Quoted passage:
****************

Happy Monday!!!!!!!!!!!!! *positive burst of energy for the beginning of the week*!!!!!

Thanks for coming to the Alley. It's L.G with you this week. Before I get started, did you check out our Featured Book of the Month? You could win a free book so make sure to head to our contest tab to enter the contest before leaving the blog.

Calling all READERS:

What do lists and ranks mean to you? 
Do you base what books you read or your to-be-read pile on lists like NYT Bestsellers Lists or the amazon ranking lists? And if so, does the sort of list matter?


And how about reviews? Do you read reviews before you buy a book? Does the actual review make a difference or do you just look at how many stars the book was given?

You know those things on Amazon, right above the review, that say "a zillion people found this review helpful" or "a zillion people found this review unhelpful"? Does that ever impact what you read?

****************

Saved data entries
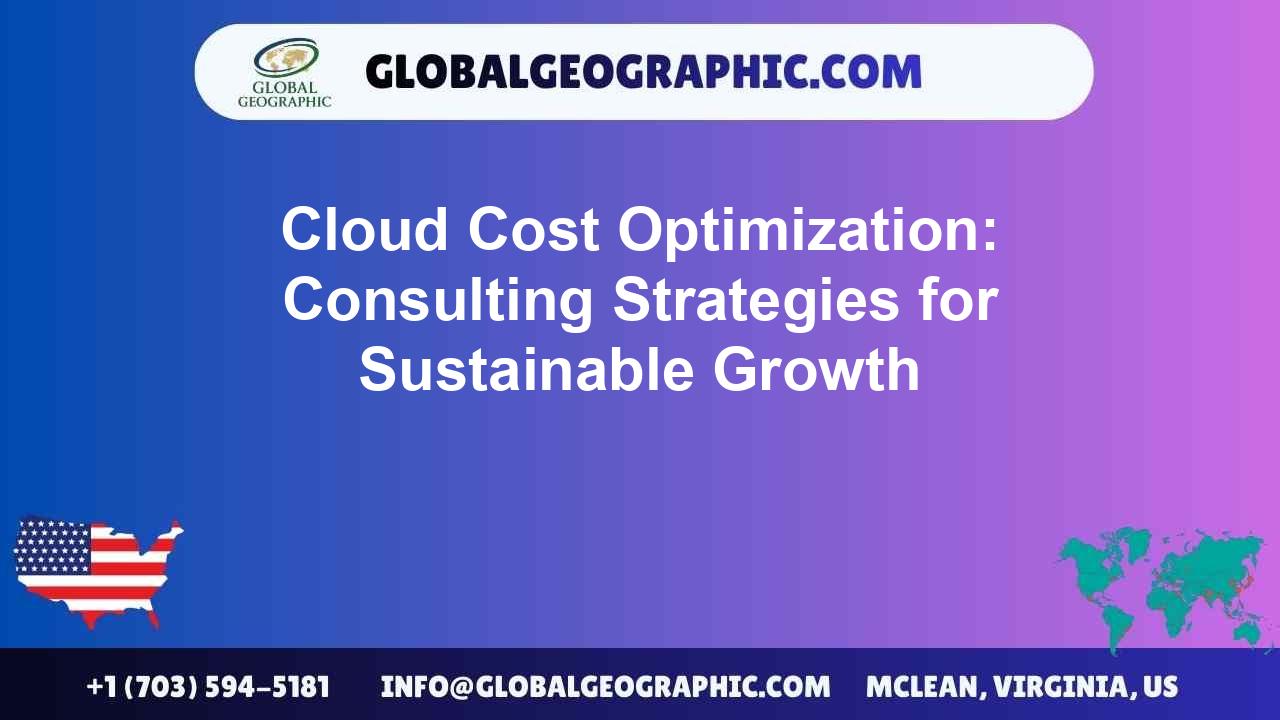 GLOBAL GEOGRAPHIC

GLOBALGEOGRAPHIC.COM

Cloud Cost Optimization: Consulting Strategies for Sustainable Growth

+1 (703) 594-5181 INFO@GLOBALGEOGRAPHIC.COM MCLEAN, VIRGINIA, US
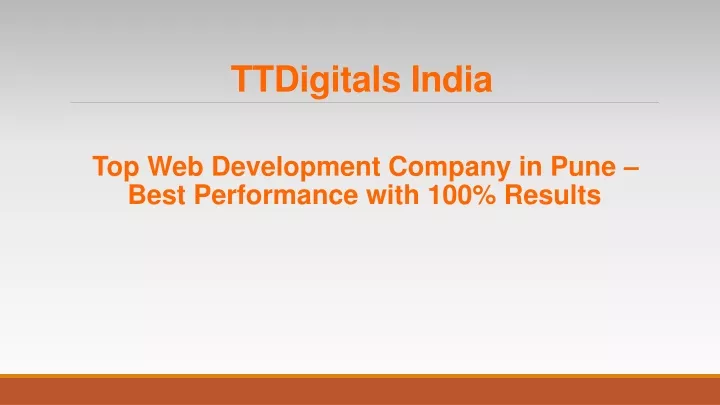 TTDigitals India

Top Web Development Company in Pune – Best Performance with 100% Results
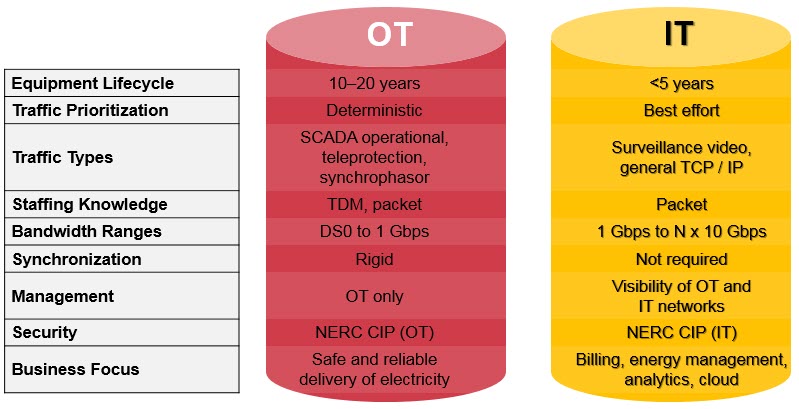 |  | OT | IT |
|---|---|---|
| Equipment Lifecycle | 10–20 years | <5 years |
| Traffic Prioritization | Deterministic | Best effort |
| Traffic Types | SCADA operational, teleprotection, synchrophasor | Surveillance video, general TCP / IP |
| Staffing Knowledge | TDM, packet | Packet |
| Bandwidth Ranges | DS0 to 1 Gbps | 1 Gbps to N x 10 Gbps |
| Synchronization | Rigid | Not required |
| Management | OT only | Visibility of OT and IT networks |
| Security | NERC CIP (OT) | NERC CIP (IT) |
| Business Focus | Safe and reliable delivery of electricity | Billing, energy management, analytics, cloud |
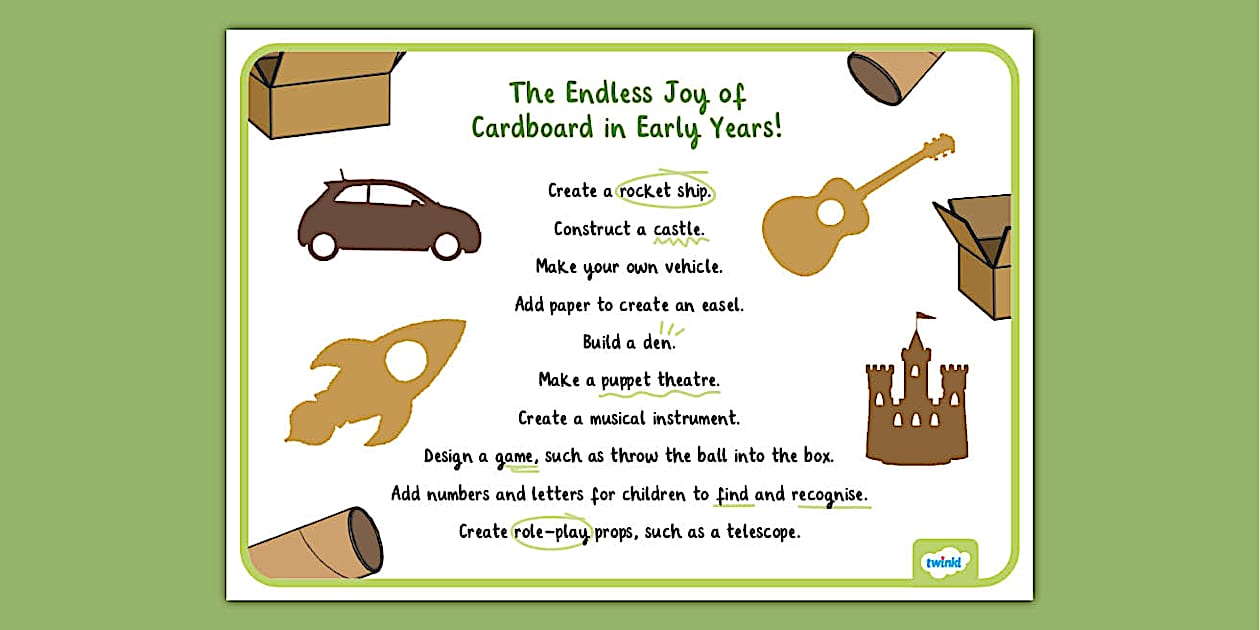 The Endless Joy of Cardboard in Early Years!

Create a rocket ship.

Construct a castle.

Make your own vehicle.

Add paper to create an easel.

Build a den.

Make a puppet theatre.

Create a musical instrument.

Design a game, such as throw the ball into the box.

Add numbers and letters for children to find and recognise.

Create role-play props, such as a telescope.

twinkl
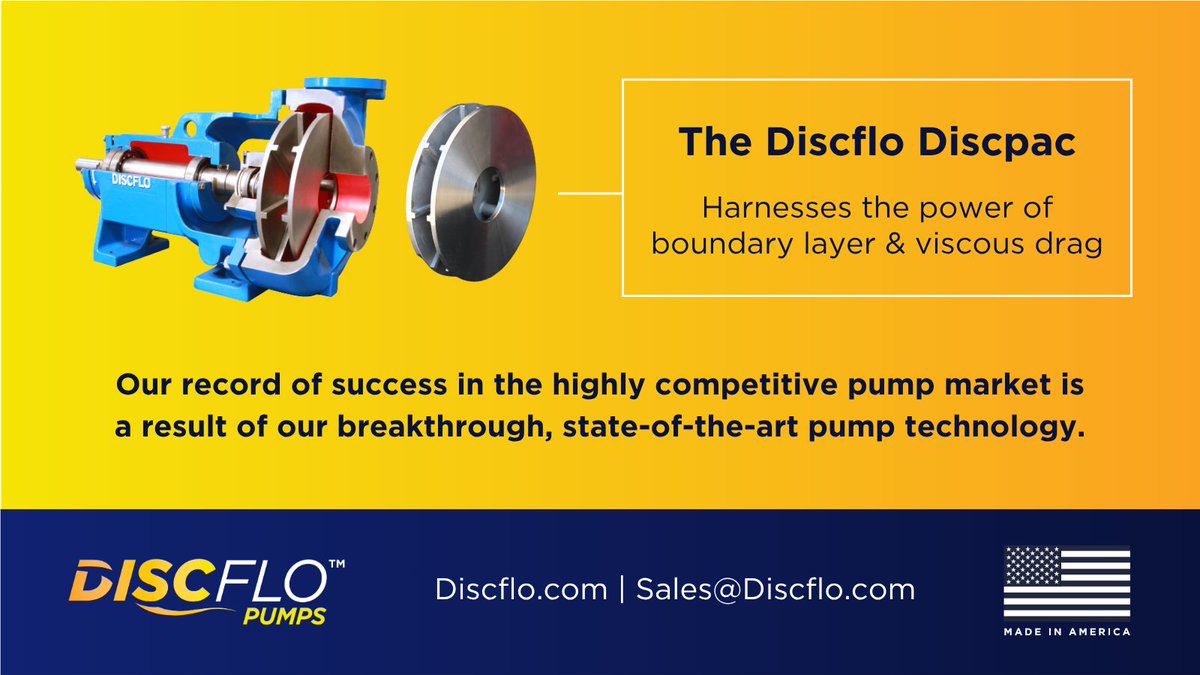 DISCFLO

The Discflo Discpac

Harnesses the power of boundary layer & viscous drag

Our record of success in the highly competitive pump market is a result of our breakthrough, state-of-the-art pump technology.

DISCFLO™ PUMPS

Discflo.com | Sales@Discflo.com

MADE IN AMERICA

****************

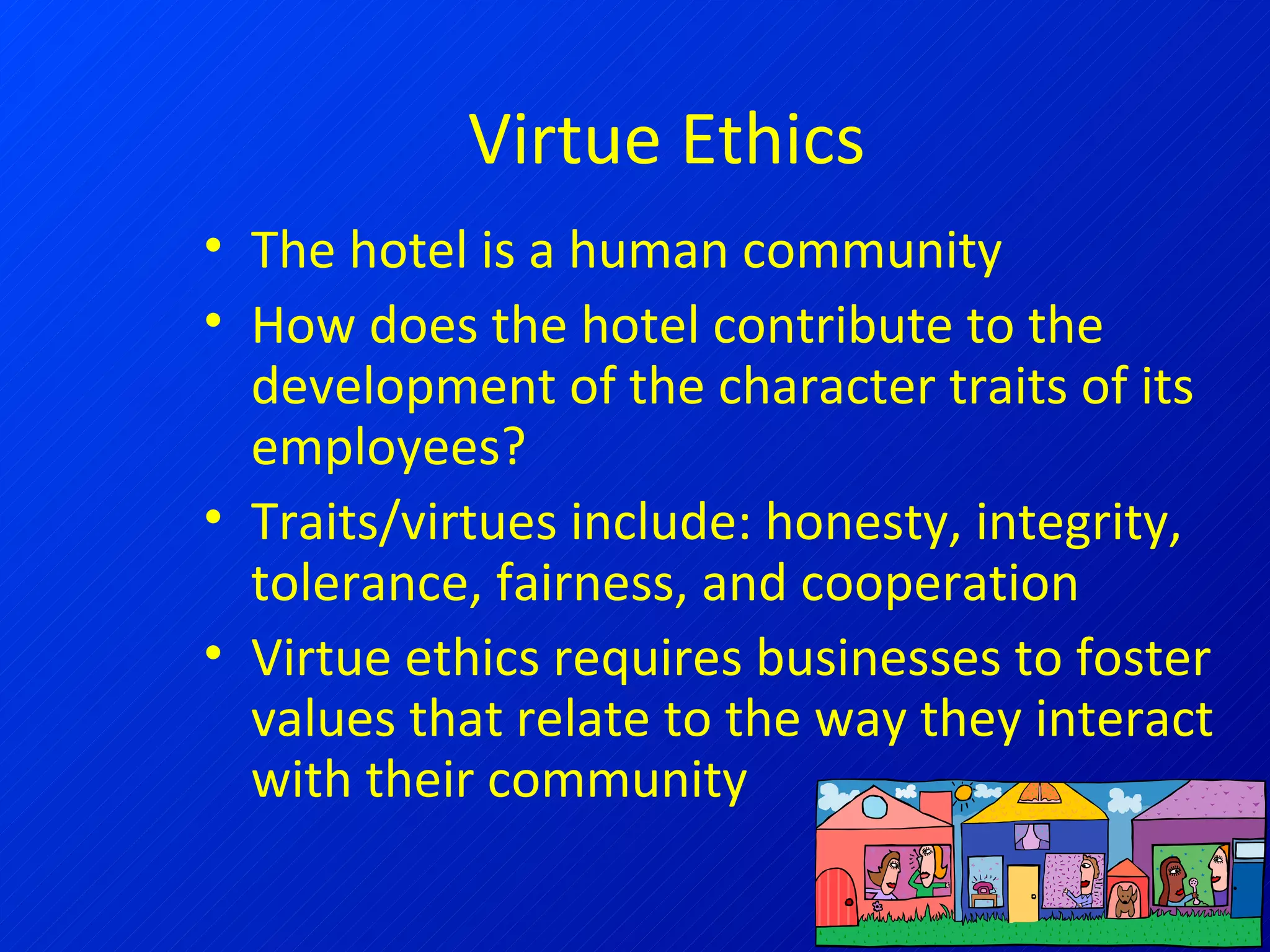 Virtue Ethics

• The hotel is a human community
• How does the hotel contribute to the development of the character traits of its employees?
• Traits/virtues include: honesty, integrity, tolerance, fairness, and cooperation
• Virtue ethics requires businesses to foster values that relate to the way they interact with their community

****************

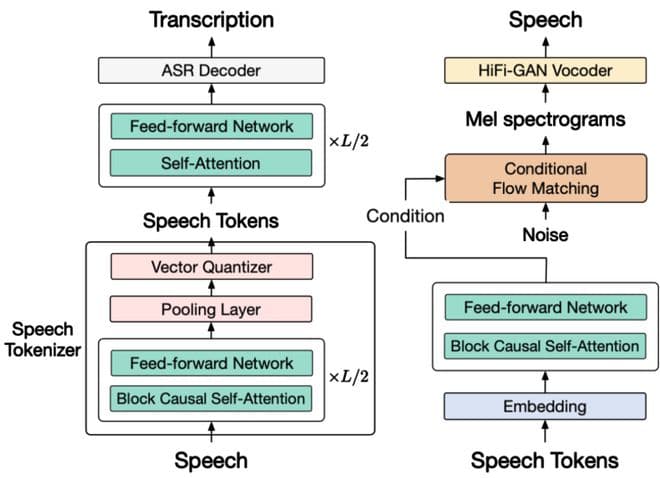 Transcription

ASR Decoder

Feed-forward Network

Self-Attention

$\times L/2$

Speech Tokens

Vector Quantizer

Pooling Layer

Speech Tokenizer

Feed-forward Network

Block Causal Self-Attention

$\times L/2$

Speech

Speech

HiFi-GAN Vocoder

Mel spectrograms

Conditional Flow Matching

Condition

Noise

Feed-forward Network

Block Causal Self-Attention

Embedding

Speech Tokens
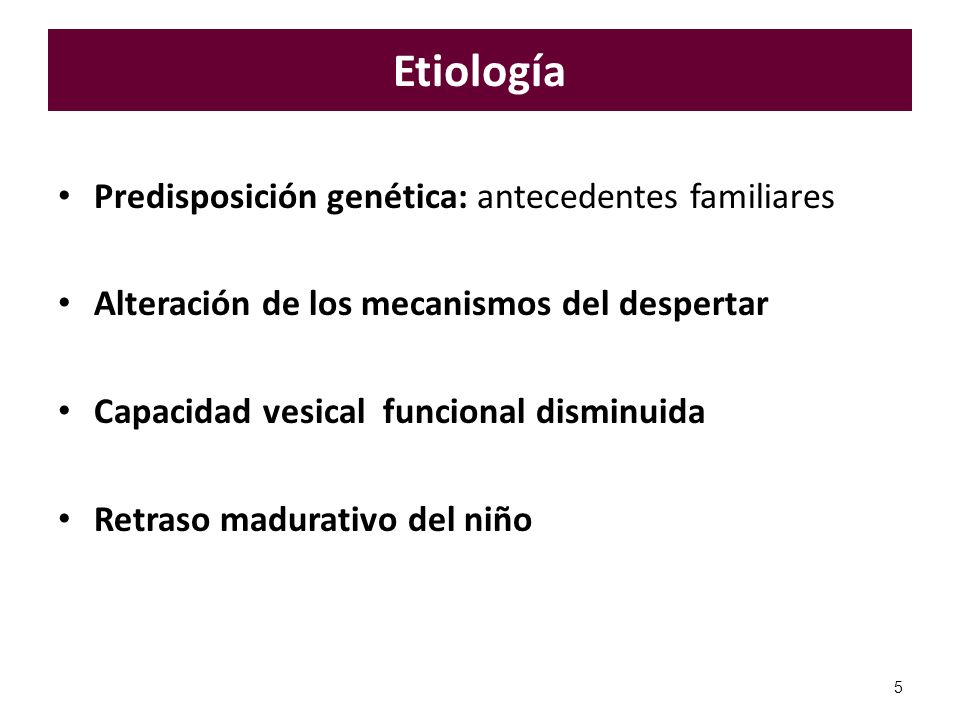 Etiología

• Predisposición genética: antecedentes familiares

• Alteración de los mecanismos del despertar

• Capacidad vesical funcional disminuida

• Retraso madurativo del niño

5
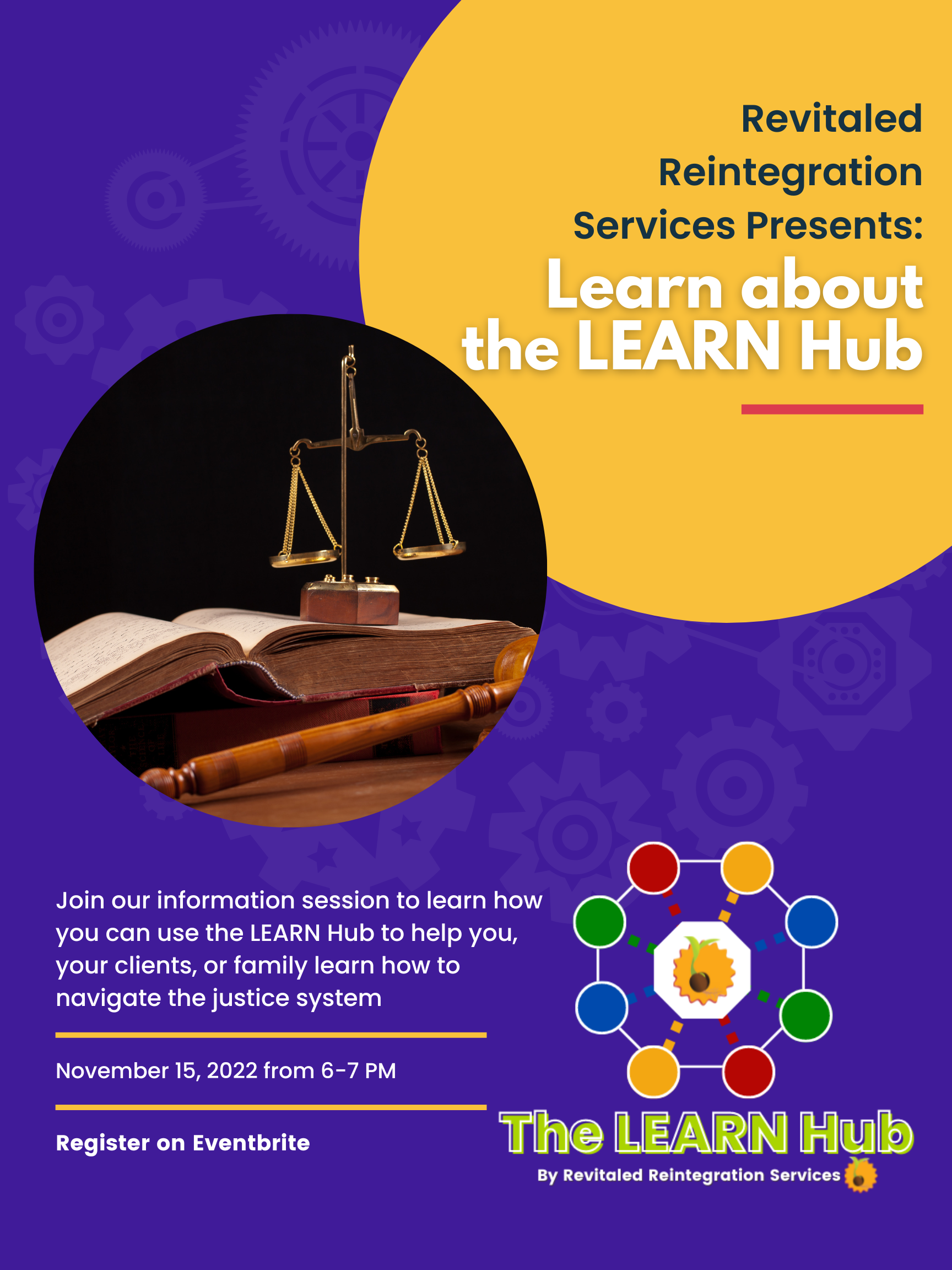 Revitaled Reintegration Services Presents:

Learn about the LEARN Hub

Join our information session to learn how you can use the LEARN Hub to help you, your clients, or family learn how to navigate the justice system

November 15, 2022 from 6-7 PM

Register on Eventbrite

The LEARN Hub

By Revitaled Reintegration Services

****************

Brief 1:
Reproduce a portion of the blog post, beginning at the words "What do lists" and stopping after "what you read?".
Brief 2:
Render this sentence from the blog post in Spanish: "Do you read reviews before you buy a book?"
Brief 3:
According to the blog post, where should readers go to enter the contest?

Final answer 1:
What do lists and ranks mean to you? 
Do you base what books you read or your to-be-read pile on lists like NYT Bestsellers Lists or the amazon ranking lists? And if so, does the sort of list matter?


And how about reviews? Do you read reviews before you buy a book? Does the actual review make a difference or do you just look at how many stars the book was given?

You know those things on Amazon, right above the review, that say "a zillion people found this review helpful" or "a zillion people found this review unhelpful"? Does that ever impact what you read?

Final answer 2:
¿Lees reseñas antes de comprar un libro?

Final answer 3:
The contest tab.